§ Task requirements
[1] Using the forum sale post, answer each question:
(a) How many Chaos Hounds / Wolves are included?
(b) What material is the 'Alpha' made of?
(c) What was the top half of the 'Lupigor' melded to?
[2] Summarize the forum sale post in two sentences.

§ Text passage
-- Opening Marker --

# (H) Custom Hordes Warpwolves / Mordheim 'Beastmen'. (W) $$$, Tau, AoS



## Xabre (Dec 20, 2006)

WTS (US Based)

I'm looking to sell off a custom made 'fantasy warband'. This was going to be used for a Counts-As Beastman Warband in Mordheim, but you could use these as fantasy units, as WarmaHordes, whatever.

You're getting:

6 Chaos Hounds / Wolves

5 Bestigor/Wolfman/Worgen (whatever you want to call them with two handed axes. 2 of them are wearing Buckers/shields. These guys are about the size of a bulky space marine or Terminator. Those are Terminator-sized bases.

1 'Alpha'. This guy's pewter, so he's heavy. Modified to carry a hand axe in each hand.

1 'Minotaur'. Warpwolf Warbeast from Hordes. Good as a Mordheim Minoaur, or a furry dreadnought, whatever.

1 'Lupigor'. This is a kitbash; it's the top half of the Alpha (so pewter) melded to a Space Wolves Thunder Wolf mount. Carrying a two-handed axe.

-- Closing Marker --

§ Stored data
-- Opening Marker --

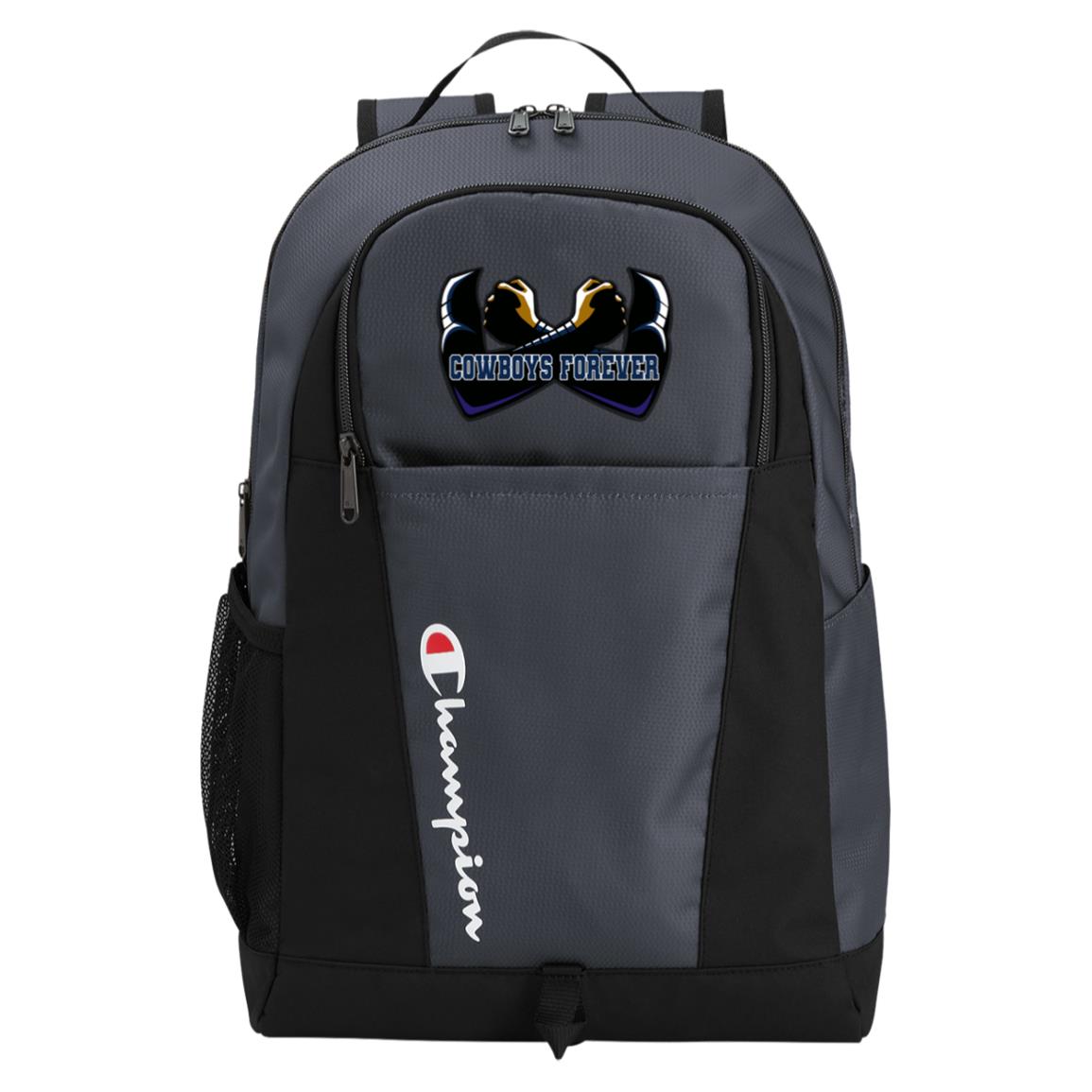 CowboysForever110522PNG CS21868 Champion Core Backpack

-- Closing Marker --

§ Answers below
[1]
(a) Six.
(b) Pewter.
(c) A Space Wolves Thunder Wolf mount.

[2] A US-based seller is offering a custom-made fantasy warband that was meant to be a counts-as Beastman warband in Mordheim but could also serve as fantasy units or for WarmaHordes. It includes six Chaos Hounds/Wolves, five Bestigor/Wolfman/Worgen figures with two-handed axes on Terminator-sized bases, a pewter 'Alpha' carrying a hand axe in each hand, a Hordes Warpwolf Warbeast as a 'Minotaur', and a kitbashed 'Lupigor' built on a Space Wolves Thunder Wolf mount.